There were significant statistical changes after the education program in the doctor's BC screening tests except on the following items: mammography sensitivity is 77-95% and specificity of 94-97% and ultrasonography is not to be used for routine screening. Significant changes were achieved after the program in the following items of BC screening guidelines: BCE by professional advice to all women ³ 20 years (p< .001), mammography is the only screening method that proves to decrease BC mortality and morbidity (p< .001), because mammography and BCE is variable sensitive, BSE has been advised also to women > 20 yrs old (p= .013). The correct responses of doctors before the program in other items were already high.

There were significant statistical changes after the education program in the physician's attitude toward breast cancer (Table 4).
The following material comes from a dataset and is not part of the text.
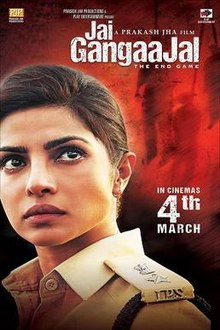 Download Songs Jai Gangaajal Movie by Productions on Pagalworld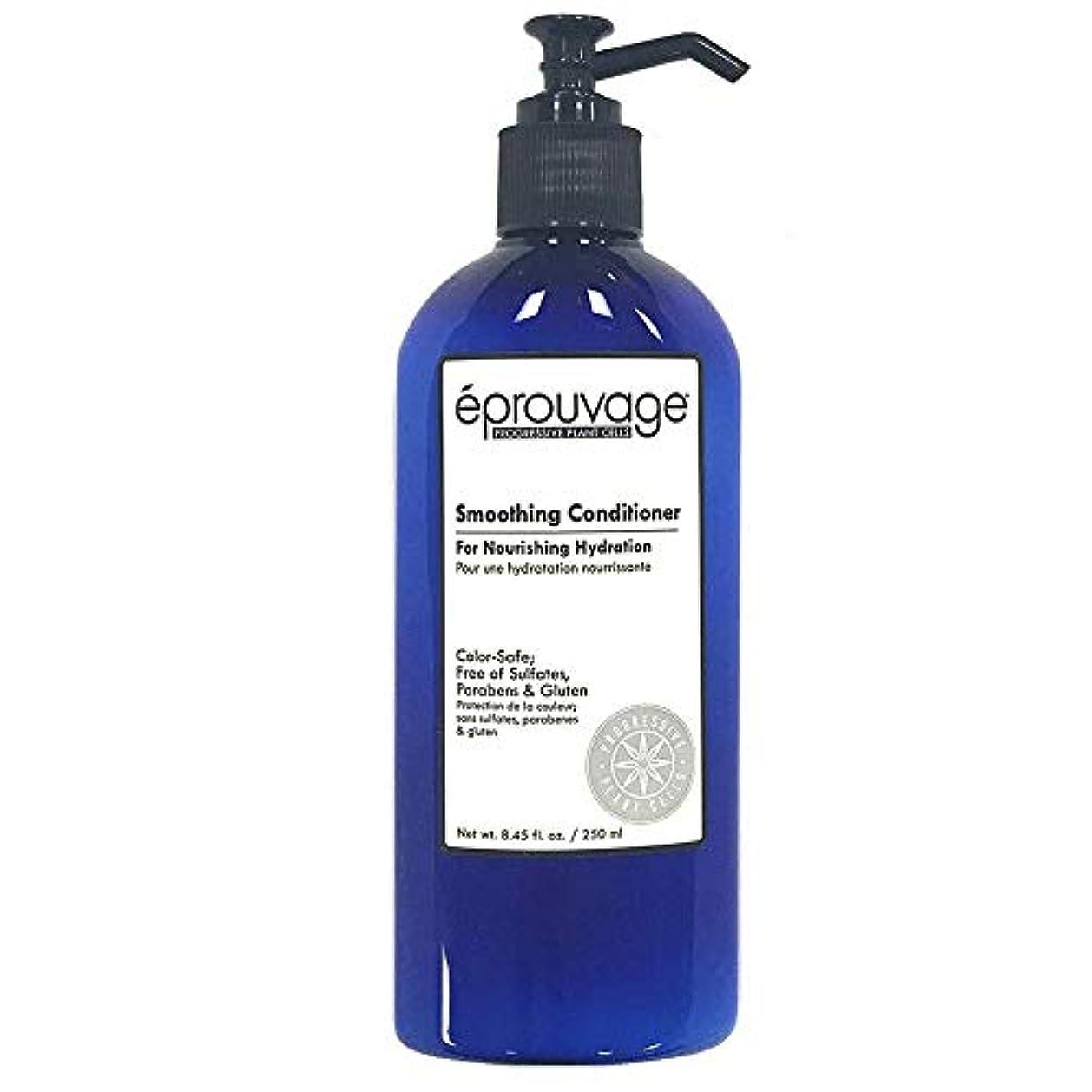 凍った拍手する定数eprouvage 栄養水分補給のために、コンディショナーをスムージング、8.45オンス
The total attitude score improved significantly and improved significantly on items: Women will attend BC screening program if the PHC doctor will advice them to go (p= .013), treatment modality of BC depends on the histological types and stage of the disease not the patient choice (p< .001), and the patient should be referred to psychiatry after diagnosis of BC (p= .007).

The physicians' practice responses totally improved (p< .001), as shown in Table 5: Each item improved significantly too as follows: Comparing the nature of the two breasts (p=.014), total score of nodular lump examination (p< .001), and total score of soft examination (p< .001). They also significantly improved in identifying all kind of both soft and nodular lumps as shown in Table 6.

Like other studies in literature 17,18,19,20 the findings of the study show that intervention programs to improve the KAP of physicians increase their KAP significantly and therefore significant increase in their utilizing of BC early detection screening is to be expected.

From the results of the study, the following are stated: (1) Before intervention was given, the physicians had good knowledge about breast cancer and early detection but scored low regarding practice of BC early detection and had a negative attitude of it too, and (2) After the educational program, there were significant positive changes in physicians KAP.

The conclusions showed that programs for the improvement of BC KAP should be part of the medical curriculum and for those who had not taken some programs in their undergraduate medical training, BC KAP intervention programs should be part of PHC physicians' CME. A replication of this study to be conducted to all PHC physicians would an interesting thing to do.